# O que fazer
A - Responda a estas perguntas sobre o excerto, uma por linha, marcando as respostas da mesma forma:
(i) Em comparação com as relações convencionais, de que ponto de vista este modelo de relação é considerado mais aceitável?
(ii) Em que fase vive, na grande maioria, a chamada "cegueira para o mundo"?
(iii) De onde decorre grandemente a falta de verdade?
B - Reescreva o trecho do excerto que vai de "Este modelo de" até "deles tenha conhecimento.", trocando "parceiro" por "companheiro".
C - Segundo o excerto, porque é que a exclusividade sexual tende a perder-se com o tempo? Explique em uma a três frases.

São casais que aceitam que o seu envolvimento sexual pela outra pessoa já não os satisfaz plenamente e que, embora mantendo algum ou muito desejo sexual pela pessoa com quem pretendem manter a sua relação afectiva, necessitam, para se sentirem plenamente felizes e realizados colmatar essa "parte do Amor" que se foi desgastando ou que nunca existiu introduzindo novos elementos estimulantes à sua rotina, tentando assim, vencer a monotonia que não conseguiram quebrar de outra forma, nem a dois.
Este modelo de relação resulta como sendo mais aceitável do ponto de vista da confiança do que as relações convencionais onde a prática de atitudes sexuais, grosso modo, sejam elas meramente uma fantasia secreta, uma atracção, um desejo, um flirt, uma paixão ou a prática física de actos sexuais com outras pessoas são realizados, pensados, sentidos, a despeito da vontade do parceiro, sem que ele deles tenha conhecimento.
É que a exclusividade sexual é algo que só poderá partir da vontade de cada um, da chamada "cegueira para o mundo" que, na grande maioria, apenas vive nos estados iniciais de uma paixão abrandando ou até desaparecendo com o decorrer do tempo e a habituação à mera presença do outro.
O outro não tem que mudar, que desiludir, basta que se mantenha ali, como sempre foi, ou pode tornar-se ainda mais fascinante, e a bioquímica e a permanente insatisfação e curiosidade humanas encarregar-se-ão de começar a precisar de novidades para se sentir novos desafios e motivações. Uns assumem-no, outros não.
Esta falta de verdade decorre grandemente das imposições morais e éticas da sociedade ainda fortemente enraizada nas práticas religiosas e nos bons costumes que remontam a tempos já perdidos na memória.

# Dados fornecidos
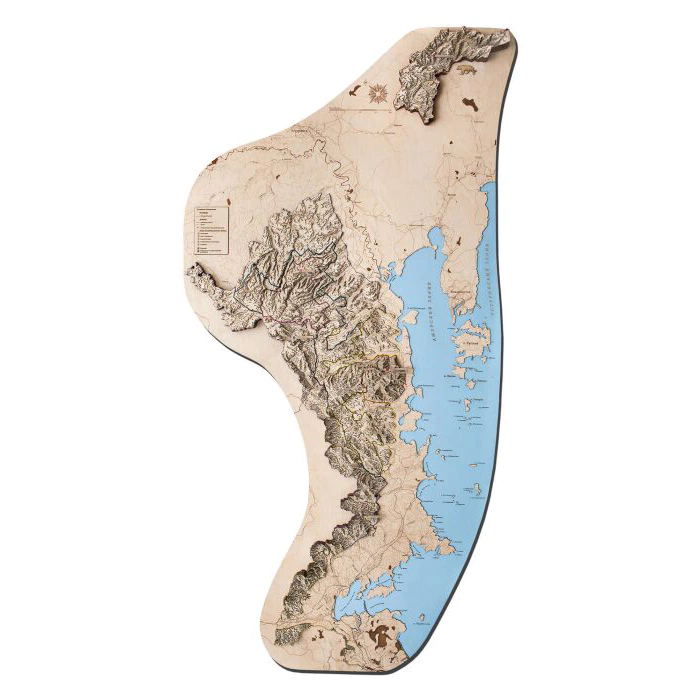 Map of the Leopard Land National Park made of wood, to order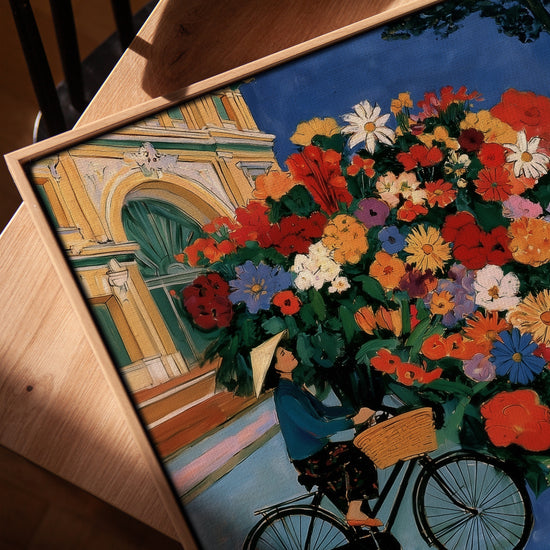 Tableau fleurs multicolores vélo bouquet éclatant décoration salon moderne cadre chêne doré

# Respostas
A -
(i) Do ponto de vista da confiança.
(ii) Nos estados iniciais de uma paixão.
(iii) Das imposições morais e éticas da sociedade, ainda fortemente enraizada nas práticas religiosas e nos bons costumes.

B -
Este modelo de relação resulta como sendo mais aceitável do ponto de vista da confiança do que as relações convencionais onde a prática de atitudes sexuais, grosso modo, sejam elas meramente uma fantasia secreta, uma atracção, um desejo, um flirt, uma paixão ou a prática física de actos sexuais com outras pessoas são realizados, pensados, sentidos, a despeito da vontade do companheiro, sem que ele deles tenha conhecimento.

C - A exclusividade sexual só pode partir da vontade de cada um, da "cegueira para o mundo", que na grande maioria só vive nos estados iniciais de uma paixão. Essa cegueira abranda ou até desaparece com o decorrer do tempo e a habituação à mera presença do outro. A bioquímica e a permanente insatisfação e curiosidade humanas acabam por levar à procura de novidades, mesmo que o outro não mude.